The Blues started their second innings in modest fashion following the lunch break, needing 193 to make WA bat again. Mail (21) and van Deisen (24) failed to capitalise. When Phelps (6) went cheaply, NSW's most experienced pair, Bevan and Lee, shared the crease. Their partnership was cut short when Lee (10) fell to a brilliant one-handed catch at deep backward square by Michael Hussey, charging a full-speed.
Bevan, who passed Mark Waugh to become the third-highest run-scorer for NSW in first-class cricket (after Alan Kippax and Mark Taylor), was on 49 when he popped a ball from off-spinner Marcus North to Michael Dighton at short leg.
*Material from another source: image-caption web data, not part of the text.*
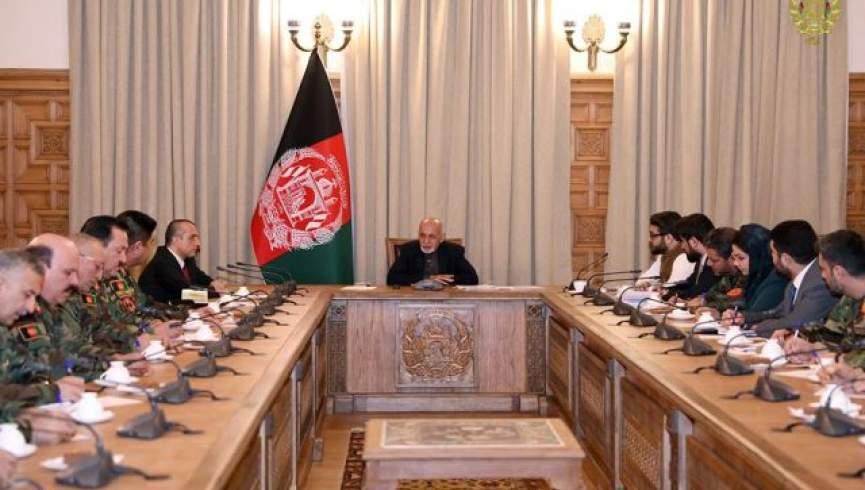 غنی: کاهش چهار هزار نیروی امریکایی از افغانستان هیچ تاثیری در وضعیت نخواهد گذاشت/ نیروهای افغان توانایی مدیریت خطرات را دارند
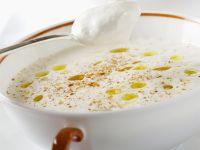 Cremige Lauchsuppe mit Muskatnuss und Soja Rezept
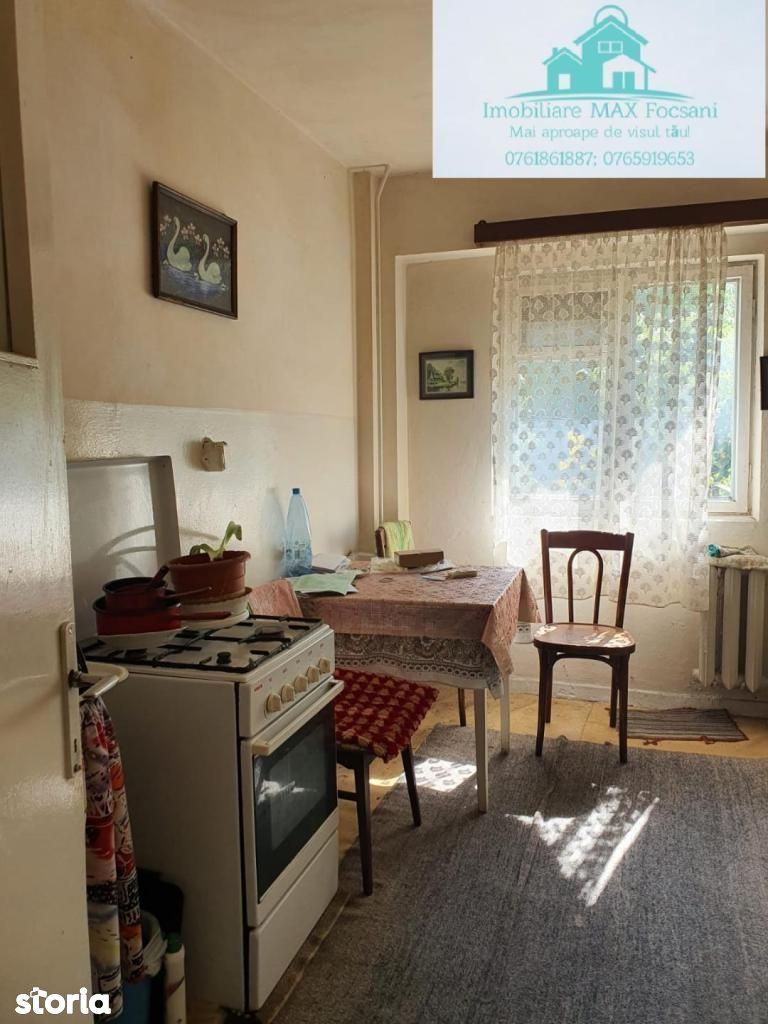 Apartament 3 camere, et. 1, 73 mp utili, de renovat, Policlinica 2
Brad Haddin and Michael Clarke came together at 5/118, almost exactly the same total as when they joined forces in the first innings. Clarke did not last long this time, falling to a sharp catch by Simon Katich at mid-off to become Hogg's third wicket of the innings. The Australian Under-19 World Cup captain made 5.
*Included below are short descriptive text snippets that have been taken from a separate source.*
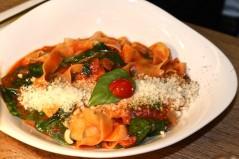 Spaghetti pomodoro e rucola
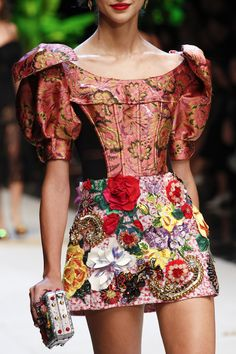 a36728a26da54 See the complete Dolce   Gabbana Spring 2017 Ready-to-Wear collection. Milan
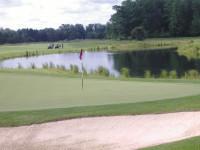 mary-golfclub.jpg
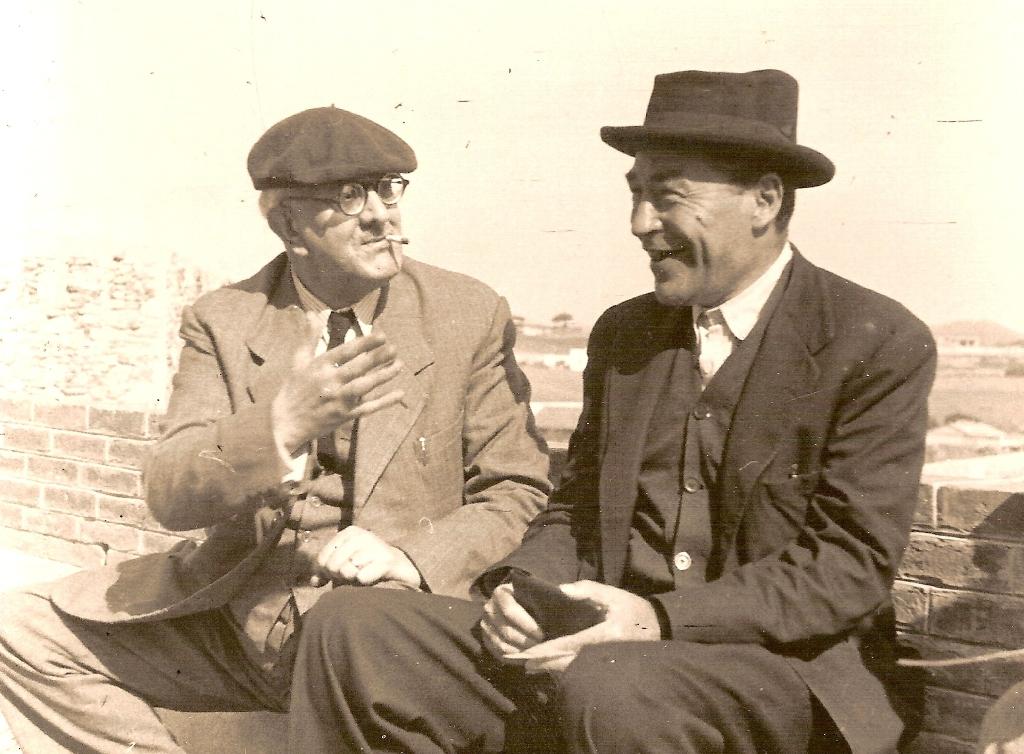 Josep Pla (derecha) junto al también escritor catalán Manuel Brunet.
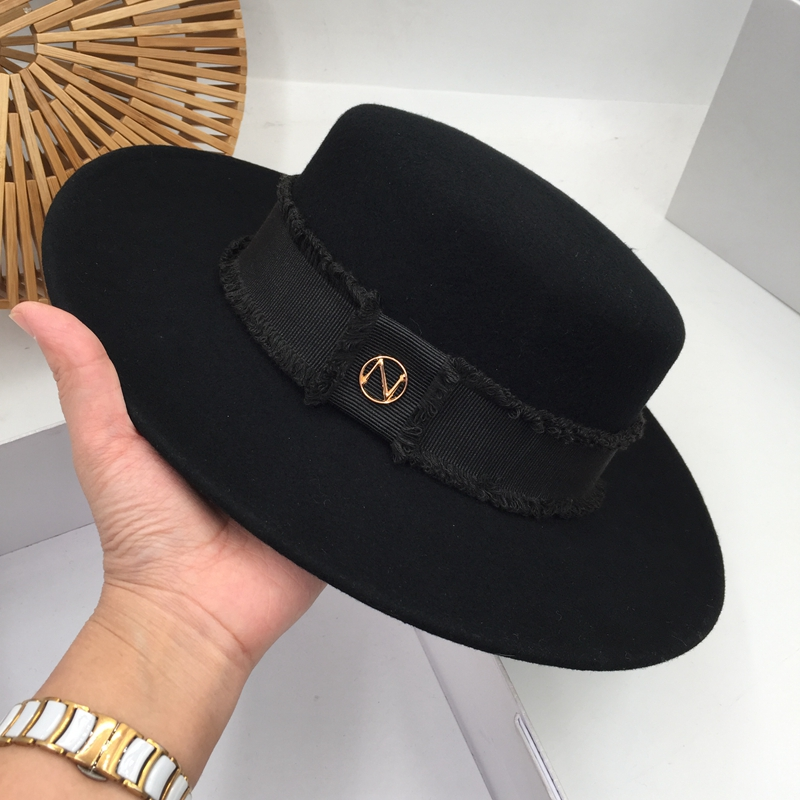 In Europe And The British Classic Black Hat Wool Fashion Female Party Stage Tide Flat Hat Fedora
Stuart MacGill, batting at number eight at the head of a long NSW tail, was bowled first ball by a Brad Hogg delivery that came in from the off. Trent Johnston survived the hat-trick ball, but the final three wickets fell in the space of four more overs. When Jamie Heath pushed the ball to Katich, again at mid-off, Hogg had his fifth wicket and the match was over.
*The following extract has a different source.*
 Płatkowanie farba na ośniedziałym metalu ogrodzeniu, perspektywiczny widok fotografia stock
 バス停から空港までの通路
New South Wales were all out for 149 about 25 overs before the scheduled end of play. Haddin, who was probably the Blues' best player all season, remained 19 not out. WA all-rounder Brad Hogg marked his return from the cricketing wilderness by taking a career-best 5/53.
With South Australia not claiming any competition points in their match against Queensland, Western Australia finish in third place on the Pura Milk Cup ladder on 30 points. New South Wales, with one outright win and eight losses out of their ten matches this season, finished with 5.6 points (losing 0.4 for slow bowling in two matches) - 12.4 points behind second-last Tasmania.
The Blues have won two shield games and lost twelve in the last two seasons, and the state that produced Bradman, Benaud, Lindwall, Walters and the Waugh twins has reached its lowest ebb. The questions that must now be posed for NSW are which heads will roll, and what changes must be made to improve the depth of NSW cricket in both the short and long term.